Question. Is an executor the same thing as a power of attorney?
A. An executor is the person tasked with making sure a person’s instructions under the will are followed. The executor has no authority until after death. He/she distributes assets, pays bills of the decedent, and makes sure the decedent’s wishes are followed. A power of attorney is a document. The agent appointed in the power of attorney has authority during a person’s lifetime. The specific authority is detailed in the document. An agent’s authority ceases upon the person’s death.
Question.
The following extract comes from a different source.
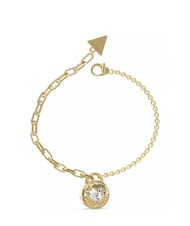 GUESS ROLLING HEARTS  Bracciale yellow gold - Bracciali Donna - 1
What is the difference between a General Power of Attorney and a Healthcare Power of Attorney?
A. The general POA is also referred to as a financial POA. This covers issues such as banking, real estate, insurance, legal matters, tax issues, etc. (i.e. business issues). A healthcare power of attorney covers healthcare decisions and designated the person from who healthcare professionals will take instructions if you are unable to communicate with the doctor yourself.
Question. I downloaded a General Power of Attorney form from the internet. It says Statutory Short Form. Is that all I need?
A. No. The NC Statutory Short Form POA or any form you download online is going to give very limited authority. If all you need to do is assist with paying bills, talk to a creditor about a bill, collect rents, etc. then you’re fine. Otherwise, you probably do not have the necessary authority. NC is very strict when interpreting POAs. If you want your agent to have authority to do something, it must be explicitly stated in the document. Otherwise, your agent could try to take action on your behalf and not be able to do so.
Question. My husband has very advanced Alzheimer’s and doesn’t understand anything anymore. He never signed a POA. Can he do that now?
A. Unfortunately not. To execute a POA, he must be able to understand that the document is giving his agent the authority to act on his behalf. He must also be able to designate who that agent is, and show that he is knowingly and voluntarily signing. Since he is no longer able to do that, the only option for you to get authority to assist with his financial affairs is to file for Guardianship.
Question. I am married. Doesn’t my spouse have the authority to take care of things on my behalf even without a power of attorney?
A. No. This is a commonly-held misconception. If you’ve ever tried talking to a creditor about a bill that’s in just your spouse’s name, you’ve likely been told they can’t talk to you, or ask you to put your spouse on the phone to tell them it’s okay. This is because without a POA, no one has the authority to act on another’s behalf, even a spouse.